** DOCUMENT SECTION **
########

Thursday, December 10, 2015

African Art and Silicon Chips: A Life in Science and Art - Jay Last

African Art and Silicon Chips: A Life in Science and Art is Jay T. Last’s insightful and illuminating memoir of over four decades spent collecting African art. It is a must-read for collectors, dealers, scholars, students, and aficionados of the continent’s rich and varied artistic genres. Those who contributed to the growth of a market for African art will find themselves chronicled in the chapters of this book, which highlights major milestones and trends—decade-by-decade—beginning in the 1950s and continuing to the present. Last focuses his narrative on the men and women, who like himself, formed a lifelong passion for collecting the arts of Africa and who have given the enterprise its distinctive character and energy. He details his firsthand relationships with a veritable “who’s who” of dealers and collectors in the United States and Europe and describes how these personal connections led to the many purchases that shaped his own extraordinary and idiosyncratic collection. Beginning with the acquisition of a Kuba cup in 1961 from the Ladislas Segy Gallery in New York, Last’s adventure in collecting continued, with the 1960s and 1970s constituting the most fertile period. This highly readable text details stories of luck, serendipity, prescience, and tenacity in the focused search for objects that met Last’s clearly defined aesthetic preferences and addressed his fascination with the serial image.

########

** SUPPLIED MATERIAL **
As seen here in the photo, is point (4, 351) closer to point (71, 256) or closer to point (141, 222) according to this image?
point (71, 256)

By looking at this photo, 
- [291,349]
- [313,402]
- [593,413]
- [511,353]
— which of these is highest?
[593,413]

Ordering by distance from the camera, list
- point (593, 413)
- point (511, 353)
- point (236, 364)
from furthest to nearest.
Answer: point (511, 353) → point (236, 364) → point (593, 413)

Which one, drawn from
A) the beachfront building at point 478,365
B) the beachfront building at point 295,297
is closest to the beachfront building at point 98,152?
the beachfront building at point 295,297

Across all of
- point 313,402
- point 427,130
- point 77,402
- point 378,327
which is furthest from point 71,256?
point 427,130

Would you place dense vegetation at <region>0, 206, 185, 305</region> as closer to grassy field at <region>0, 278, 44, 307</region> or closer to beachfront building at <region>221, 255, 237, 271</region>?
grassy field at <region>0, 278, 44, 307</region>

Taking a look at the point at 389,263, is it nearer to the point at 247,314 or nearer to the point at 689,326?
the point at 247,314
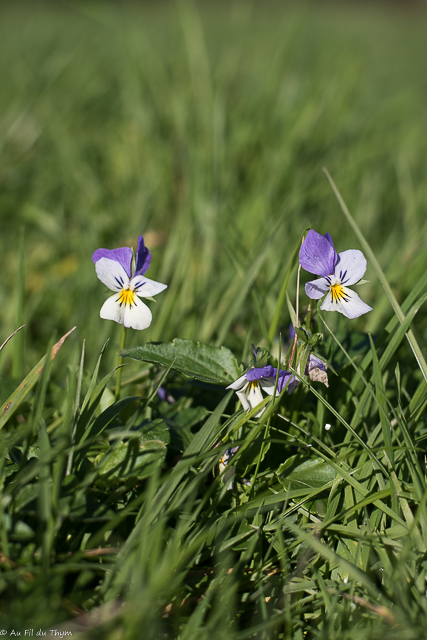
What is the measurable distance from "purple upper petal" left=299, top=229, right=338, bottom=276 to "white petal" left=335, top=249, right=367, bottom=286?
0.02m

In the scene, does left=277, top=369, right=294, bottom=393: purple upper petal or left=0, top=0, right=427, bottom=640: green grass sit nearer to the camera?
left=0, top=0, right=427, bottom=640: green grass

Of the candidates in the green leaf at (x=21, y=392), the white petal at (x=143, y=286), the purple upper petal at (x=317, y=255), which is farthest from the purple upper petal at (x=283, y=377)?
the green leaf at (x=21, y=392)

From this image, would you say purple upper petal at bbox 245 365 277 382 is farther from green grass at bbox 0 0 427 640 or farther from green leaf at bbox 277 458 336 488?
green leaf at bbox 277 458 336 488

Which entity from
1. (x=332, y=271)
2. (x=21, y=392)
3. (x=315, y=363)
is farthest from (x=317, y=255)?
(x=21, y=392)

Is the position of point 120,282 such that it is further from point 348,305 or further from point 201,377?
point 348,305

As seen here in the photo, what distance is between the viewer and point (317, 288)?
3.31ft

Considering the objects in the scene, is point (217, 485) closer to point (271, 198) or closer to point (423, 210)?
point (271, 198)

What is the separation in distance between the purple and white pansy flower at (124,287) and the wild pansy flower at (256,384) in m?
0.25

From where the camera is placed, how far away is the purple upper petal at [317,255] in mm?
1000

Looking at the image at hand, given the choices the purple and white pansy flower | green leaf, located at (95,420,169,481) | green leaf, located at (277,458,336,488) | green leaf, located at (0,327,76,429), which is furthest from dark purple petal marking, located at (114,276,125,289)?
green leaf, located at (277,458,336,488)

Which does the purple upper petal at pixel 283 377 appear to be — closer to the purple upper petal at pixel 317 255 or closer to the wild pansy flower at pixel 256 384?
the wild pansy flower at pixel 256 384

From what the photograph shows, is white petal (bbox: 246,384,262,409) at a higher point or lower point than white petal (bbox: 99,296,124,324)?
lower

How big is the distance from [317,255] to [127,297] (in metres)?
0.44

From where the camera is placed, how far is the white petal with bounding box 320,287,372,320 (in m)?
0.98
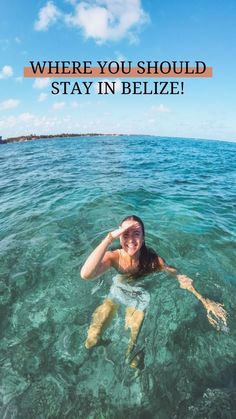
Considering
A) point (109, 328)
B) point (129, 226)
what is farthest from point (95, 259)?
point (109, 328)

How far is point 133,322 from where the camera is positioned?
423cm

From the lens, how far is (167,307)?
196 inches

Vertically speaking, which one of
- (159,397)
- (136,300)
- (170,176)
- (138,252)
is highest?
(170,176)

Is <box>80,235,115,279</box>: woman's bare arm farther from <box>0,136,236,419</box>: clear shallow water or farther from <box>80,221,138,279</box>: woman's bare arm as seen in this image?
<box>0,136,236,419</box>: clear shallow water

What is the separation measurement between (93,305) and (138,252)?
4.85ft

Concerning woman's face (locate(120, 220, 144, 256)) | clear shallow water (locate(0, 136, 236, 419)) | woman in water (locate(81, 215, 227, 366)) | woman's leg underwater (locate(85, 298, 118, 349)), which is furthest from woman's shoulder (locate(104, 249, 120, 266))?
clear shallow water (locate(0, 136, 236, 419))

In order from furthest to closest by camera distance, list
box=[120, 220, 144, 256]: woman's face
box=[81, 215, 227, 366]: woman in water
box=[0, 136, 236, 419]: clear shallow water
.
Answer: box=[81, 215, 227, 366]: woman in water, box=[120, 220, 144, 256]: woman's face, box=[0, 136, 236, 419]: clear shallow water

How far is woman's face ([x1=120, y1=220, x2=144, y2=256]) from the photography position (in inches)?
152

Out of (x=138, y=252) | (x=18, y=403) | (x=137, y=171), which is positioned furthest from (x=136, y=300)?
(x=137, y=171)

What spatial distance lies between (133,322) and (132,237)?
4.50ft

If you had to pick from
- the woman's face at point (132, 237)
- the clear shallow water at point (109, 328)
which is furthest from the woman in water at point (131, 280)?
the clear shallow water at point (109, 328)

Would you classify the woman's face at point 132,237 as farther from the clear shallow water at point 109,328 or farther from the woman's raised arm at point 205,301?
the clear shallow water at point 109,328

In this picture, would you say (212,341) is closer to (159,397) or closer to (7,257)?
(159,397)

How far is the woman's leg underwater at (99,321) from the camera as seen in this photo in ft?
13.7
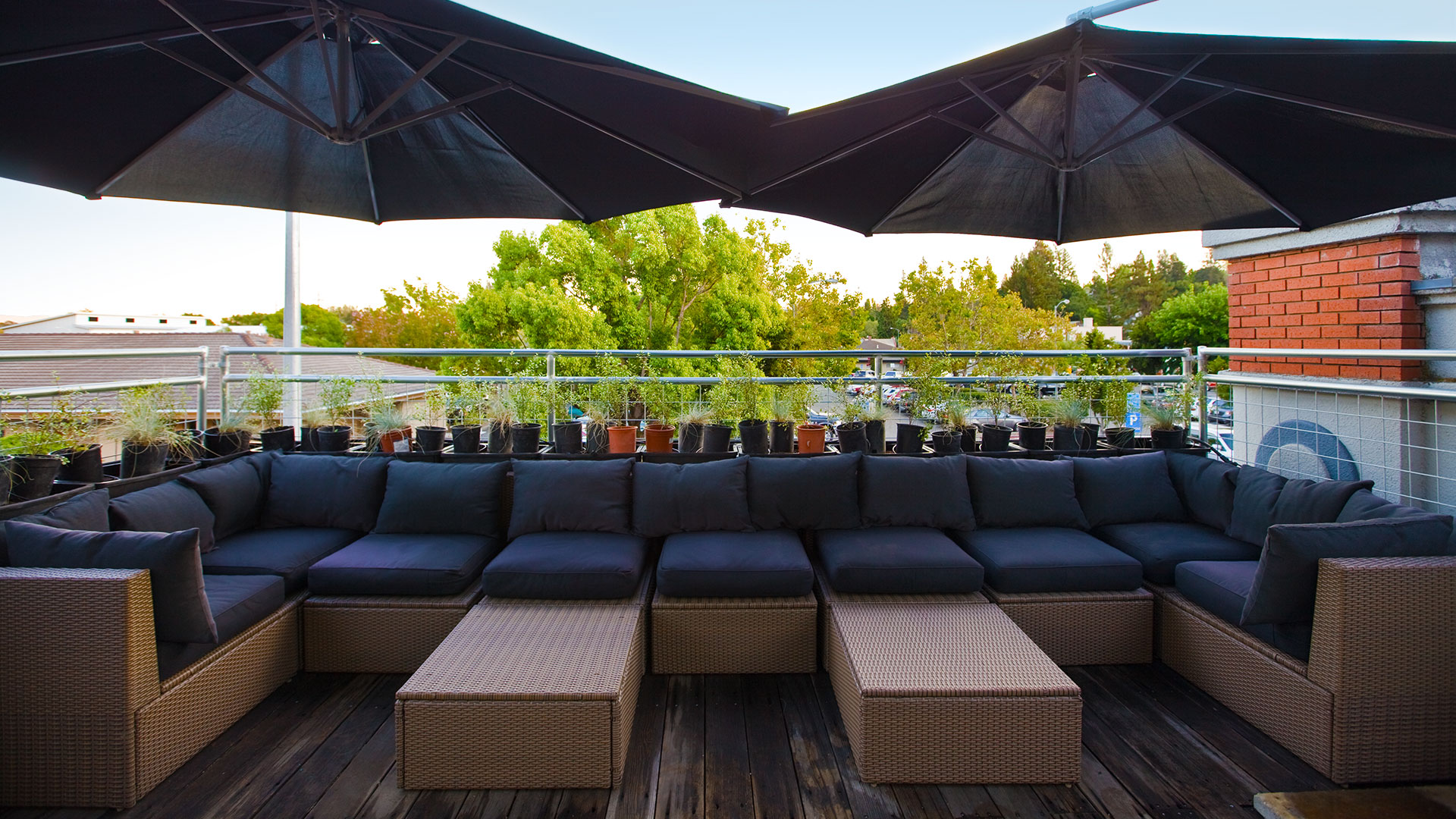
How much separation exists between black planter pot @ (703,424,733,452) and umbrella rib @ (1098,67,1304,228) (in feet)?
8.14

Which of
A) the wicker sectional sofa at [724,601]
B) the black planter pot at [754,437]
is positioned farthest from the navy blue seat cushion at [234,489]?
the black planter pot at [754,437]

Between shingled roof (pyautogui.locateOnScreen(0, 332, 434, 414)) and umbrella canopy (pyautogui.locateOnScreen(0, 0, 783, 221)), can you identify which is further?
shingled roof (pyautogui.locateOnScreen(0, 332, 434, 414))

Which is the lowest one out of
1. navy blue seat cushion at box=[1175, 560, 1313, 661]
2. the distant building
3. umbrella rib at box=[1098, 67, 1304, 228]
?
navy blue seat cushion at box=[1175, 560, 1313, 661]

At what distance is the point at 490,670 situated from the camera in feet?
6.78

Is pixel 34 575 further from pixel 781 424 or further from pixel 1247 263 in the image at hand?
pixel 1247 263

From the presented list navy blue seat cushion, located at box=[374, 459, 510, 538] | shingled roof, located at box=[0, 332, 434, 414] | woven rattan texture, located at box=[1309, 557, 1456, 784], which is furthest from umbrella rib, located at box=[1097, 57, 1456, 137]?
shingled roof, located at box=[0, 332, 434, 414]

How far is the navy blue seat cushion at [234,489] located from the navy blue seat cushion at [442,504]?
0.57 metres

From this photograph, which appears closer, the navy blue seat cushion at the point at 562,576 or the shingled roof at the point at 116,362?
the navy blue seat cushion at the point at 562,576

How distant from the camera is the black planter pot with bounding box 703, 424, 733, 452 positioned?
350 cm

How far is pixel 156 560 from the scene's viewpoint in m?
2.04

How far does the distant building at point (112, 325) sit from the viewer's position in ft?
88.1

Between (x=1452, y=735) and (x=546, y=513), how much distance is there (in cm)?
331

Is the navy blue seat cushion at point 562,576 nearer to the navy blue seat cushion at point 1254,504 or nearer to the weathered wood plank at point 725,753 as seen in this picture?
the weathered wood plank at point 725,753

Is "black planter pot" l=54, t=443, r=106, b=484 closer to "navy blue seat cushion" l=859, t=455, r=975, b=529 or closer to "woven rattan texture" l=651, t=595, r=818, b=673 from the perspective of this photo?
"woven rattan texture" l=651, t=595, r=818, b=673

########

** WHAT IS BEING ASKED **
Please list every group of readers for whom the book description above calls the memoir a must-read.

** COMPLETE OUTPUT **
Collectors, dealers, scholars, students, and aficionados of the continent's rich and varied artistic genres.